Demons, more commonly known by their Sinhala names yakshaya and yaka (Sinhala: යක්ෂයා/යකා), form an important part of Sinhalese folklore in Sri Lanka. They are under the rule of a king, who has forbidden them to kill humans. Therefore they bring down various diseases upon humans, so that they can gain the satisfaction that they are denied because of this ban. Victims who are believed to have been affected by demons then have to be cured and the demons repelled through exorcism rituals.

== Origins ==
Demons are believed to spring into existence, fully grown (known as opapatika in the Pali language) rather than being given birth by a mother. However, some demons, like the Kola Sanni Yaka have been born to human parents and later become demons. Another demon that was born in an unusual way is the Maha Sohona, who had been revived by a god after being killed, but returned from the dead as a demon.

== Demon community ==
The demons form a large community, and are led by a king named Wesamuni (also referred to as Wessamony in some sources). Wesamuni is feared by all the demons and he rules them with an iron fist. Any wrongdoing is punished severely, often by death. There are 32 torturous punishments he can hand out, including boiling, roasting, impaling, and pouring molten metal down the offender's throat. King Wesamuny has a magical golden sword which can fly out of his hand, behead a thousand "with the rapidity of lightning" and return to his hand again, all of its own accord.

The demons were once independent and freely attacked humans and ate them. However, Wesamuni has since forbidden them to attack humans directly, and they are allowed only to afflict diseases and suffering. This is believed to earn the demons a satisfaction similar to that of killing humans. One of the most notorious and feared demons is the Reeri Yakseya, who is believed to be capable of inflicting every kind of disease.

There are two types of demons. The first are closer to the status of gods or deities, and live in the upper regions of the sky in large and elaborate palaces. These dewatawas are believed to be wise and powerful and not harmful to humans. The second type of demons also live in the sky, but closer to the surface of the Earth. They are cruel and savage, revelling in human misery, and are feared by the Sinhalese. They are invisible to the human eye, but most are considered to be black-skinned and have long white teeth.

== Yaksa Sabawa (The Council of Demons) ==
On every Wednesday and Saturday, all the demons assemble together. This assembly is called the "Yaksa Sabawa". At this assembly, each chieftain has to give an account to mahasen about the activities and conduct of his subjects. After this is done, all the demons engage in merry-making, and also display their various skills.

== Exorcism ==
Traditional exorcism rituals such as the Sanni Yakuma are held to ward off demons when a person is believed to have been affected by them. These rituals are closely connected with the Pahatharata dancing form. The exorcism rituals, which are often long and elaborate, involve performances with dancers dressed as various demons accompanied by drums. Offerings are presented to the demon, in exchange for which the demon agrees to leave the victim.

### SUPPLIED DATA
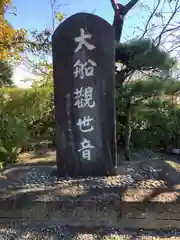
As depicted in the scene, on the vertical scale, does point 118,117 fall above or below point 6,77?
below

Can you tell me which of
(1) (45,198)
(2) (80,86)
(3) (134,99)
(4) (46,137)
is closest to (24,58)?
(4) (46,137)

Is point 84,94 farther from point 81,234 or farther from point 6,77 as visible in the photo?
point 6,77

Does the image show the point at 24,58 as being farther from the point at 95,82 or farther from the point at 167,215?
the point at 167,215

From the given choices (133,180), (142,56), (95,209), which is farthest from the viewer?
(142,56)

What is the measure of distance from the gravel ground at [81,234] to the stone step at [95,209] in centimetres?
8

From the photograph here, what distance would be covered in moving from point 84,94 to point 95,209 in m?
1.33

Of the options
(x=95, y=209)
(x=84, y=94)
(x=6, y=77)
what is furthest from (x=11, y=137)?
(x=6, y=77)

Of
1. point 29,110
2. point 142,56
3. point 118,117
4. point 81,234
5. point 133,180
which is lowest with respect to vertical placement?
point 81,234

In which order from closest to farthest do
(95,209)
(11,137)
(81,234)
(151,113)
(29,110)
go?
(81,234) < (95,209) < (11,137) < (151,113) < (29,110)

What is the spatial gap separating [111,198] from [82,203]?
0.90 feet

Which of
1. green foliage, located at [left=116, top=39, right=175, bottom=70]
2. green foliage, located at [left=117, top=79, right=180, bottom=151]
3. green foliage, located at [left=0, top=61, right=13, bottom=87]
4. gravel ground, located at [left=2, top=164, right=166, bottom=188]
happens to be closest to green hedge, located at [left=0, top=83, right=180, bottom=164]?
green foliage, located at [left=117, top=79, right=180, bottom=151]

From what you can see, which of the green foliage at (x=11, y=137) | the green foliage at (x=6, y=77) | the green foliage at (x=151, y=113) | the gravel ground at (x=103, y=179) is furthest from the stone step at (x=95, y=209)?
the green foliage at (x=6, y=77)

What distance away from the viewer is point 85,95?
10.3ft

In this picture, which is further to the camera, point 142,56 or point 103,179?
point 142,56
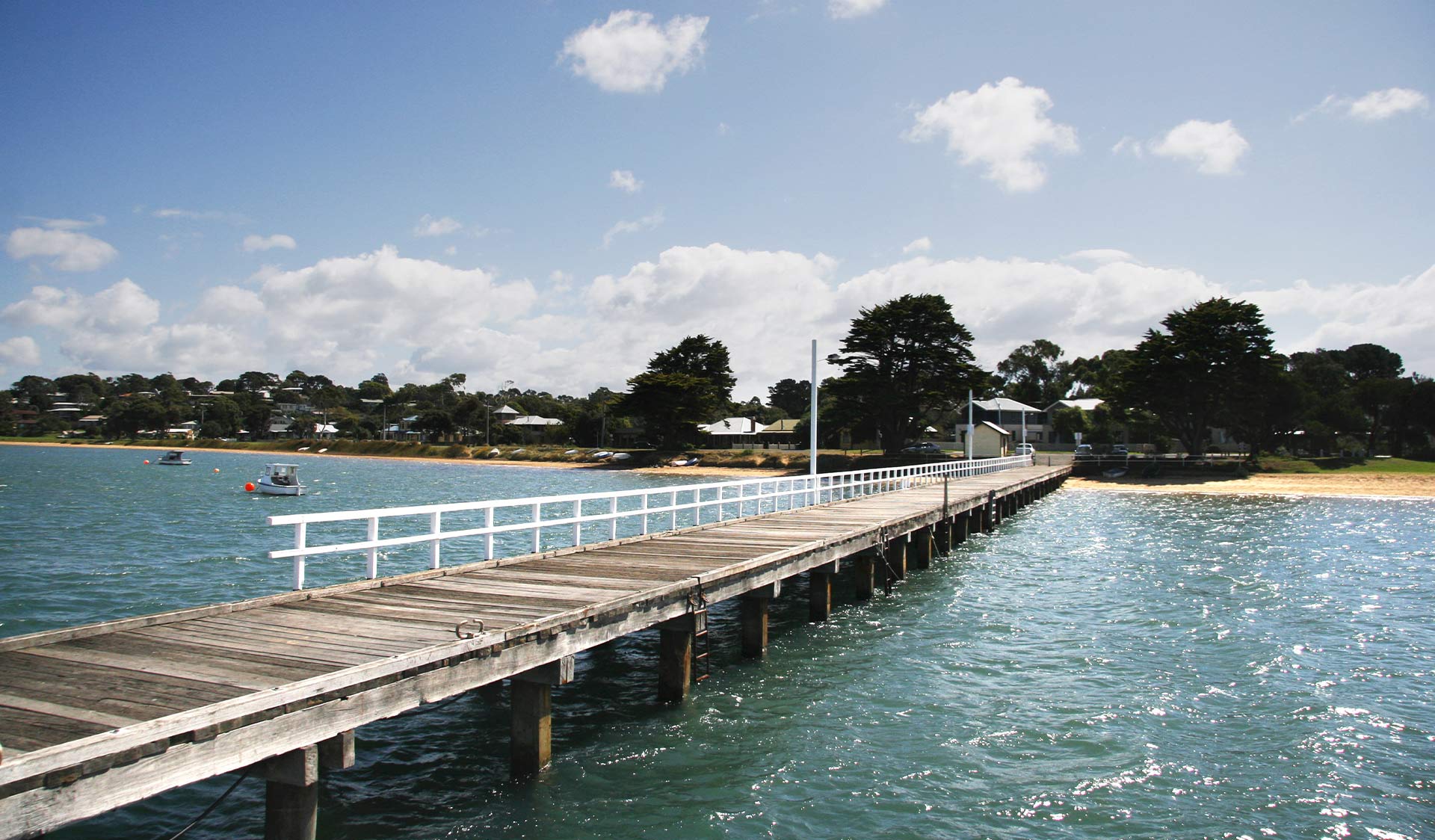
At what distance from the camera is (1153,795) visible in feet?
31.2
---
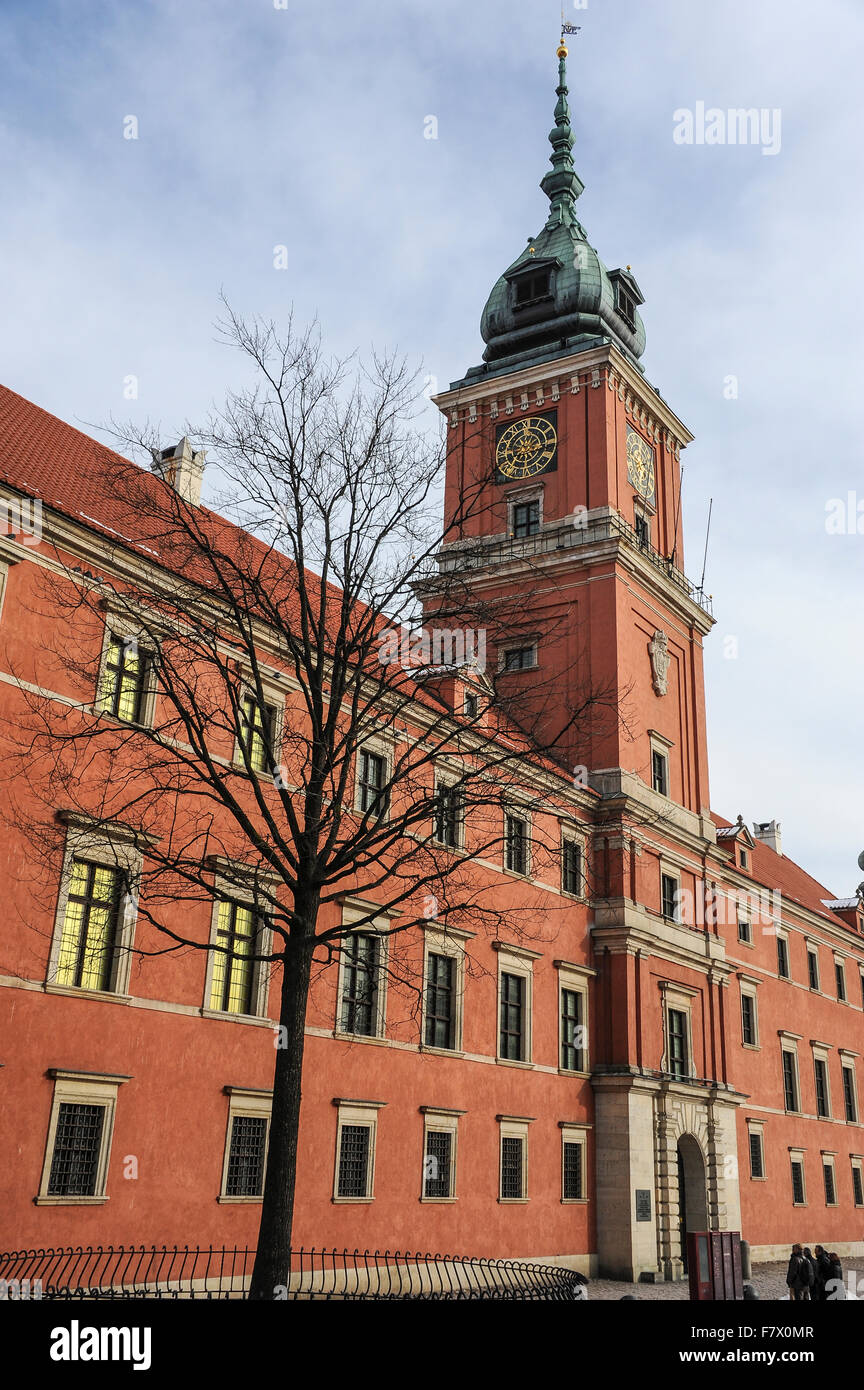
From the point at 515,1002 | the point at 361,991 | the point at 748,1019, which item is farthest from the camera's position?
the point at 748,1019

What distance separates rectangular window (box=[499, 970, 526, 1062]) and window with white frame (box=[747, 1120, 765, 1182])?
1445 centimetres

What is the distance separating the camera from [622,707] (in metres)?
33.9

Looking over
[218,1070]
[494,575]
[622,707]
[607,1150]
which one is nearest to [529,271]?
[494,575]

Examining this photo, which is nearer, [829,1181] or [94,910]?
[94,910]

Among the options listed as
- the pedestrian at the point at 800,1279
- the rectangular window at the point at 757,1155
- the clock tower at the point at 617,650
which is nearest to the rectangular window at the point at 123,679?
---
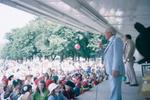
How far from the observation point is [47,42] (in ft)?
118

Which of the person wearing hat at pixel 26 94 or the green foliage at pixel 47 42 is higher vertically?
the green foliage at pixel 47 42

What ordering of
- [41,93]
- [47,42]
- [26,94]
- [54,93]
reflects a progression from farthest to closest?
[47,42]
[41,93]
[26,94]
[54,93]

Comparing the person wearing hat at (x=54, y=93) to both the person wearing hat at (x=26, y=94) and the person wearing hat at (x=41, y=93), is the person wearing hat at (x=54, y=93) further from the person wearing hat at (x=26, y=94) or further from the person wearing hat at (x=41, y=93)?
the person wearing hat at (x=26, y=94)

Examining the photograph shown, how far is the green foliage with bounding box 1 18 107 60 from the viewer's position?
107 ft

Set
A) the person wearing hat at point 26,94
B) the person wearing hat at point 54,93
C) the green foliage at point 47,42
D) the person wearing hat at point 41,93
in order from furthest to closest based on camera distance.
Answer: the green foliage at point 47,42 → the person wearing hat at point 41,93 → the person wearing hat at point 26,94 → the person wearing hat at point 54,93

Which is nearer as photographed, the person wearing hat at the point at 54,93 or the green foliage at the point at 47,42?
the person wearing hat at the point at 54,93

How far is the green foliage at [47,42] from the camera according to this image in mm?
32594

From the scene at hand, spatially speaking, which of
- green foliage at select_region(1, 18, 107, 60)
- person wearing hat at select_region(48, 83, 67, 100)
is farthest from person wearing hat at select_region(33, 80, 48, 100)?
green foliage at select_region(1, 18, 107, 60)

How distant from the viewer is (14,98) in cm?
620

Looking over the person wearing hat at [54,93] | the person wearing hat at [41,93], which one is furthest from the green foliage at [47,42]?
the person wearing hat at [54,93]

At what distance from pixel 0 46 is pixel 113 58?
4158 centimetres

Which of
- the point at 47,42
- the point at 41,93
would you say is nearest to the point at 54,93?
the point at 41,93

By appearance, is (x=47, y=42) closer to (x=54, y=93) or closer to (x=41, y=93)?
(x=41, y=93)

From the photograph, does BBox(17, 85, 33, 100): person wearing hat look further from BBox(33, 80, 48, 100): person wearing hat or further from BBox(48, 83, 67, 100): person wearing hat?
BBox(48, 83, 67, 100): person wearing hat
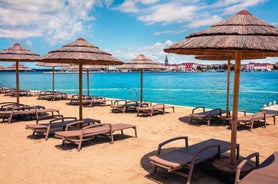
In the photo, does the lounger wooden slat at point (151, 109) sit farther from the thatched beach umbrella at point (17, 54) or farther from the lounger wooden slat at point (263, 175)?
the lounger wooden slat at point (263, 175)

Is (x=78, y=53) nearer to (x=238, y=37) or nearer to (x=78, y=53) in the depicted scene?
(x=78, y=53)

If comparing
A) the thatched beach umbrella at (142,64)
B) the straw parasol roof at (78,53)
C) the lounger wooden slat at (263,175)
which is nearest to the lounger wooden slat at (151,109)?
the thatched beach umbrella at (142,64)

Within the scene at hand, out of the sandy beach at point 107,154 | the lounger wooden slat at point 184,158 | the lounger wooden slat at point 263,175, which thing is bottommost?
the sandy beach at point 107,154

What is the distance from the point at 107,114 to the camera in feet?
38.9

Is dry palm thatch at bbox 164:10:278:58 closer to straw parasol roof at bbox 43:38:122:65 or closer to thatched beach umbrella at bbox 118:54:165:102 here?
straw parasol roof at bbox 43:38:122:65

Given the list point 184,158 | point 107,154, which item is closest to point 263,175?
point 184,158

### PROBLEMS TO WORK ON
1) In the text on Sinhalese demons, swap "sky" for "heavens" and write out the part starting with "There are two" and going on through "long white teeth.".
2) According to the text on Sinhalese demons, on which days of the week do all the demons gather for the Yaksa Sabawa?

### ANSWERS PER TASK
1)
There are two types of demons. The first are closer to the status of gods or deities, and live in the upper regions of the heavens in large and elaborate palaces. These dewatawas are believed to be wise and powerful and not harmful to humans. The second type of demons also live in the heavens, but closer to the surface of the Earth. They are cruel and savage, revelling in human misery, and are feared by the Sinhalese. They are invisible to the human eye, but most are considered to be black-skinned and have long white teeth.

2) Every Wednesday and Saturday.